# empfohlener RAM für i7-8700k



## Flightsimmer (5. November 2017)

*empfohlener RAM für i7-8700k*

Hallo miteinander,

ich werde mir bei entsprechender Verfügbarkeit den i7-8700k kaufen. Auf der Herstellerseite des Prozessors wird als Speichertyp DDR4-2666 angegeben.

Kann ich demzufolge keinen Arbeitsspeicher mit höherer Taktrakte einsetzen?


----------



## evilgrin68 (5. November 2017)

*AW: empfohlener RAM für i7-8700k*

2666 ist die offizielle Unterstützung seitens des RAM Kontrollers der CPU... Aber schneller geht immer


----------



## Incredible Alk (5. November 2017)

*AW: empfohlener RAM für i7-8700k*



Flightsimmer schrieb:


> Kann ich demzufolge keinen Arbeitsspeicher mit höherer Taktrakte einsetzen?



Offiziell nicht - wenn du schnelleren einsetzt wird er automatisch mit 2666 betrieben und das ist auch garantiert stabil.

Was du inoffiziell machst ist natürlich was anderes... sprich natürlich geht mehr, das musste aber von Hand (oder per XMP) einstellen.


----------



## 0ssi (6. November 2017)

*AW: empfohlener RAM für i7-8700k*

Der offizielle Speichertakt ist eine angezogene Handbremse von Intel die mit jeder CPU Generation leicht gelockert wird denn damit kann man eine minimale Leistungssteigerung erreichen
die nicht von der CPU selbst ausgeht. Im Prinzip kannst du für S1150 auch *DDR4-4000* kaufen und ab geht die Post. Die kosten aber viel Geld was in keiner Relation zur Mehrleistung steht.


----------



## Threshold (6. November 2017)

*AW: empfohlener RAM für i7-8700k*



Flightsimmer schrieb:


> Kann ich demzufolge keinen Arbeitsspeicher mit höherer Taktrakte einsetzen?



Natürlich kannst du das. Für den Prozessor ist alles über 2666MHz übertakteter RAM.
Das Mainboard muss den RAM unterstützen, dann läuft er auch mit dem Takt. 3200MHz RAM sollte problemlos gehen.
RAM, der noch schneller ist, kostet dann meist unverhältnismäßig mehr, das lohnt dann nicht mehr.

> [Zu erledigen]
1) Beantworte anhand des Forenthreads zum RAM für den i7-8700k:
(a) Welchen Speichertyp nennt die Herstellerseite des Prozessors?
(b) Mit welchem Takt wird schnellerer RAM laut Incredible Alk automatisch betrieben?
(c) Welcher RAM-Takt sollte laut Threshold problemlos gehen?
2) Zitiere aus dem Forenthread zum RAM für den i7-8700k den Abschnitt, der mit den Worten „# empfohlener RAM“ beginnt und mit „Speichertyp DDR4-2666 angegeben.“ endet.
3) Schreib den Forenthread zum RAM für den i7-8700k nach seinem letzten Satz weiter.
Die Auflistung spielt hierfür keine Rolle.

(Datensätze)
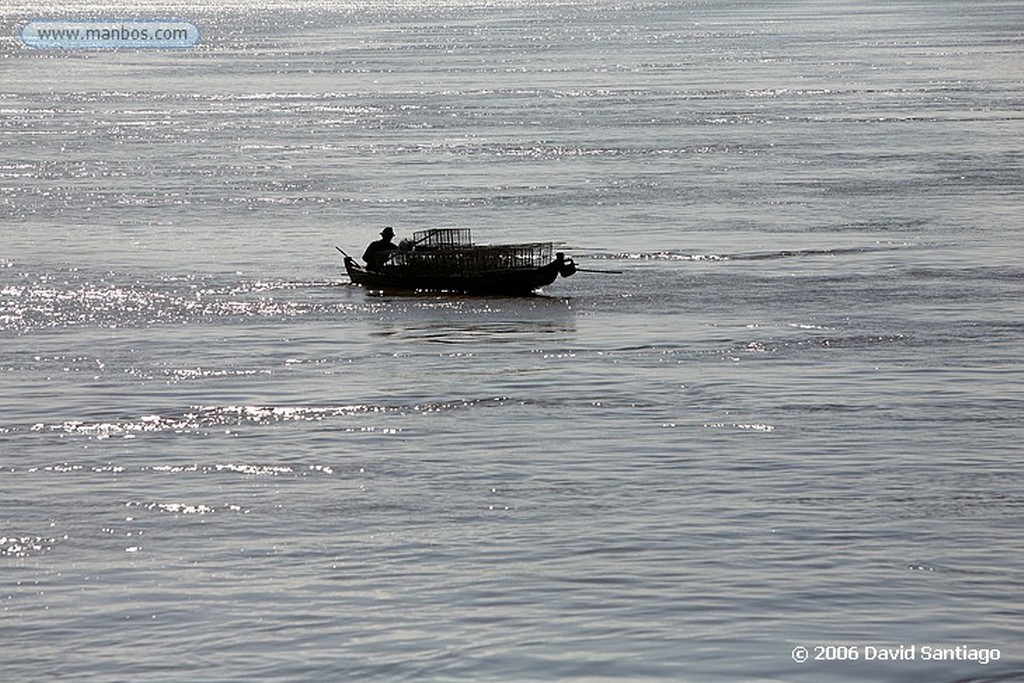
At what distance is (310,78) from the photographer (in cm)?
13700

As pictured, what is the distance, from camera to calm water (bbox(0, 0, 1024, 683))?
25.6m

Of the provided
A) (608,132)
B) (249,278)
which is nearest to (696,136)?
(608,132)

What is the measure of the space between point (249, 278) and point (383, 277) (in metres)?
4.19

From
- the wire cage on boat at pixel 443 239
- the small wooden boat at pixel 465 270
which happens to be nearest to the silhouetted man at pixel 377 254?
the small wooden boat at pixel 465 270

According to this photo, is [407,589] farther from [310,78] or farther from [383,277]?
[310,78]

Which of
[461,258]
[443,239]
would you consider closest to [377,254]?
[461,258]

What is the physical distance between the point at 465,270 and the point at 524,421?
1440 centimetres

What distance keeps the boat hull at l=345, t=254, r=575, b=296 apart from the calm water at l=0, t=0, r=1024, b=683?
1.58 feet

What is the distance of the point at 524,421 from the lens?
121 feet

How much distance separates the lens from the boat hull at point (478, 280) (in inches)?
1989

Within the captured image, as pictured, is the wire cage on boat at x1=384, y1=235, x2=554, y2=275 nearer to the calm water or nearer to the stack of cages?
the stack of cages

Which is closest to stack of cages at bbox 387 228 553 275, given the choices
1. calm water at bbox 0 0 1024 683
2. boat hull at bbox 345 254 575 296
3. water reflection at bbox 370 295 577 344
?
boat hull at bbox 345 254 575 296

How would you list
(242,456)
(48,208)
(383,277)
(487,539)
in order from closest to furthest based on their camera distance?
(487,539), (242,456), (383,277), (48,208)

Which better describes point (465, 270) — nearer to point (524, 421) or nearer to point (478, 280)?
point (478, 280)
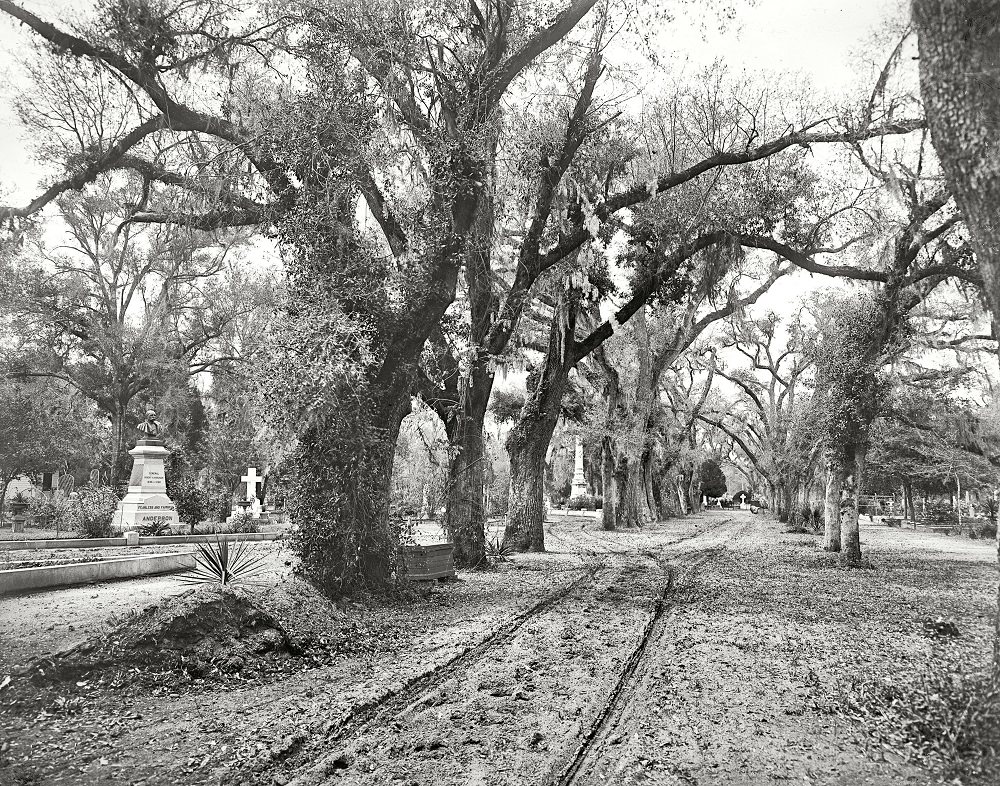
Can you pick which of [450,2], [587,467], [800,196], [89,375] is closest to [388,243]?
[450,2]

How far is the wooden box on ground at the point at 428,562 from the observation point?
10.2 m

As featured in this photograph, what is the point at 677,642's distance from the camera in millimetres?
7160

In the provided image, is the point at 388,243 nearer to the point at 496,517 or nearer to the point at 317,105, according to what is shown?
the point at 317,105

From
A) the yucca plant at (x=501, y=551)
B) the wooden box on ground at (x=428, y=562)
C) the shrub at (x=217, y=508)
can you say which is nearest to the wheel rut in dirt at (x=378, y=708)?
the wooden box on ground at (x=428, y=562)

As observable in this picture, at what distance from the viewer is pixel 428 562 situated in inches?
417

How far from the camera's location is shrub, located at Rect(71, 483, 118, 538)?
57.5 ft

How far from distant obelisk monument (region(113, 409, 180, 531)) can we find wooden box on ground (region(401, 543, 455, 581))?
11.5 meters

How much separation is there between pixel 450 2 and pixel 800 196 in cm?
864

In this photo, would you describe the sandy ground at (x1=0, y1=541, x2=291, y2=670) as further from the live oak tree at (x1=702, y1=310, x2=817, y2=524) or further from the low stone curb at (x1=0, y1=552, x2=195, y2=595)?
the live oak tree at (x1=702, y1=310, x2=817, y2=524)

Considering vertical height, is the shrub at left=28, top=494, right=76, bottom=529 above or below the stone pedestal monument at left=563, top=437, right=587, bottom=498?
below

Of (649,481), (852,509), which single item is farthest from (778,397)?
(852,509)

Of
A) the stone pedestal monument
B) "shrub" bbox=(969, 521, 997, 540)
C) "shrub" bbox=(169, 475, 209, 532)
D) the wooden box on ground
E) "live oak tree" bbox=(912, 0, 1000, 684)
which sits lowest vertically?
"shrub" bbox=(969, 521, 997, 540)

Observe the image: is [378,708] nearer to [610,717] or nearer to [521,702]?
[521,702]

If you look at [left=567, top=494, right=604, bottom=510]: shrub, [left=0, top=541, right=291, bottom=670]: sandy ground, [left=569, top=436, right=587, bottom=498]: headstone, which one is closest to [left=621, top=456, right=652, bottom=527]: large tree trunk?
[left=569, top=436, right=587, bottom=498]: headstone
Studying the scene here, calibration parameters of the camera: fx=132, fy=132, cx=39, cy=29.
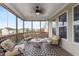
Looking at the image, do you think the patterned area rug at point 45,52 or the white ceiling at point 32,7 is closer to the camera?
the white ceiling at point 32,7

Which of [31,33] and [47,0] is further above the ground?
[47,0]

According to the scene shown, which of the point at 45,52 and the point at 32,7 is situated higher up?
the point at 32,7

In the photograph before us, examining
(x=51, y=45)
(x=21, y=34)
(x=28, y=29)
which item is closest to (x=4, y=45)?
(x=51, y=45)

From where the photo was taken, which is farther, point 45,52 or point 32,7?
point 32,7

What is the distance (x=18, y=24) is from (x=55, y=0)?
8.52 metres

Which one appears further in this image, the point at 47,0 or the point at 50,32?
the point at 50,32

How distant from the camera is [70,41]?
5.56 metres

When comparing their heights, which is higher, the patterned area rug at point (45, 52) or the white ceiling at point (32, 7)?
the white ceiling at point (32, 7)

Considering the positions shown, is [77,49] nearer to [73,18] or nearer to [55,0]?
[73,18]

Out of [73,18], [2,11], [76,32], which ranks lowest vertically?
[76,32]

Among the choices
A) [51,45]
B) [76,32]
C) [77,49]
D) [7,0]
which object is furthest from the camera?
[51,45]

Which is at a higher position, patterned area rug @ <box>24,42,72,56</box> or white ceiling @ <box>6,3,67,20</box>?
white ceiling @ <box>6,3,67,20</box>

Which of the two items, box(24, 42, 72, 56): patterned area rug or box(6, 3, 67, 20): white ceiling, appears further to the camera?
box(24, 42, 72, 56): patterned area rug

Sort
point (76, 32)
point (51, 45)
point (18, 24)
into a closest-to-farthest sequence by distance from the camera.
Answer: point (76, 32), point (51, 45), point (18, 24)
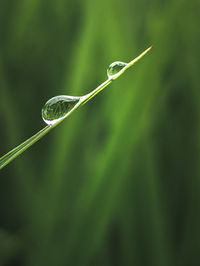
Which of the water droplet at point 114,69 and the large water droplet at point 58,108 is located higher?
the water droplet at point 114,69

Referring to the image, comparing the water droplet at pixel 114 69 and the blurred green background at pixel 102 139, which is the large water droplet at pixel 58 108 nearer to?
the water droplet at pixel 114 69

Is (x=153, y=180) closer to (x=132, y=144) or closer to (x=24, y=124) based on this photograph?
(x=132, y=144)

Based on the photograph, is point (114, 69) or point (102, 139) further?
point (102, 139)

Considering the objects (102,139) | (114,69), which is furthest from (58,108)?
(102,139)

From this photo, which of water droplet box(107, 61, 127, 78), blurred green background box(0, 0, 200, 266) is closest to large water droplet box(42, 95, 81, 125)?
water droplet box(107, 61, 127, 78)

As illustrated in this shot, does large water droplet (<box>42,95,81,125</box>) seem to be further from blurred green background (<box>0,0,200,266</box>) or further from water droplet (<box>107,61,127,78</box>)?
blurred green background (<box>0,0,200,266</box>)

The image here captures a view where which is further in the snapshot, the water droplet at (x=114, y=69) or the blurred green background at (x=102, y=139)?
the blurred green background at (x=102, y=139)

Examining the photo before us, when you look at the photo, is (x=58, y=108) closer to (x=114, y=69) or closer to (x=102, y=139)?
(x=114, y=69)

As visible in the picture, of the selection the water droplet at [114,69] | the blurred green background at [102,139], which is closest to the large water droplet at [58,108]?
the water droplet at [114,69]
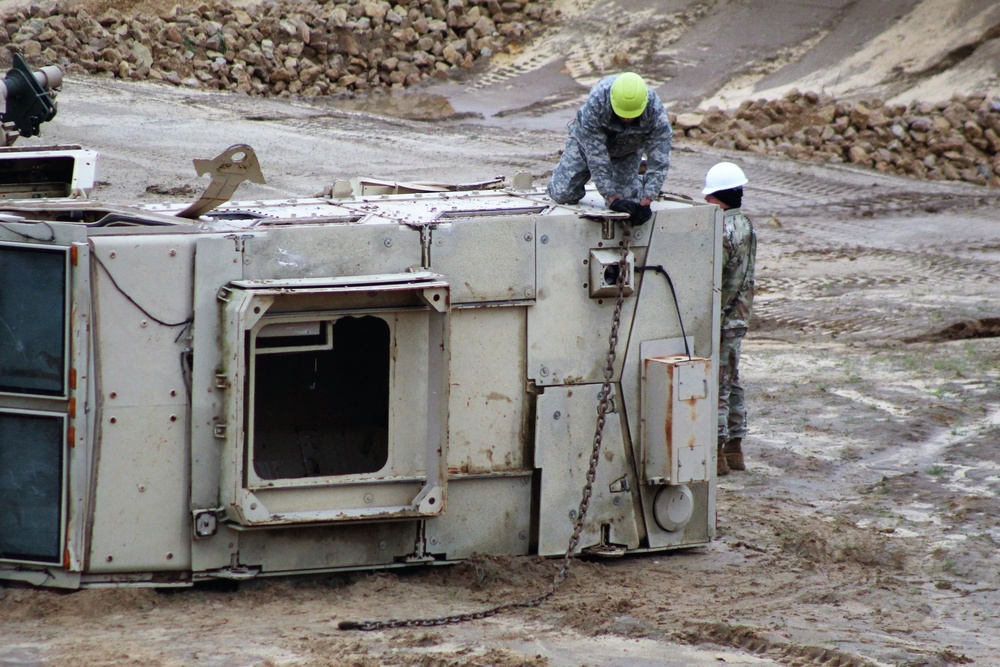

> [Lösungen]
1)
(a) DDR4-2666
(b) Mit 2666
(c) 3200MHz

2)
# empfohlener RAM für i7-8700k



## Flightsimmer (5. November 2017)

*empfohlener RAM für i7-8700k*

Hallo miteinander,

ich werde mir bei entsprechender Verfügbarkeit den i7-8700k kaufen. Auf der Herstellerseite des Prozessors wird als Speichertyp DDR4-2666 angegeben.

3)
----------



## silent-freak (6. November 2017)

*AW: empfohlener RAM für i7-8700k*

Der Witz ist ja, dass ich mit meinem ASUS Prime Z370- A in den Specs nur bis 2133 MHz gehen kann, 2666 MHz ist schon OC. Mein 8700 geht in den Specs aber bis 2666 MHz. Hatte mich beim Kauf nur auf die Anschlüsse konzentriert. Eigentlich ein Witz das mit Z370 Boards zu machen. Daran kann man wieder einmal sehen.......


----------



## Threshold (6. November 2017)

*AW: empfohlener RAM für i7-8700k*

Ich dachte das Board kann bis 4000MHz?


----------



## Piri (4. Januar 2018)

*AW: empfohlener RAM für i7-8700k*



silent-freak schrieb:


> Der Witz ist ja, dass ich mit meinem ASUS Prime Z370- A in den Specs nur bis 2133 MHz gehen kann, 2666 MHz ist schon OC. Mein 8700 geht in den Specs aber bis 2666 MHz. Hatte mich beim Kauf nur auf die Anschlüsse konzentriert. Eigentlich ein Witz das mit Z370 Boards zu machen. Daran kann man wieder einmal sehen.......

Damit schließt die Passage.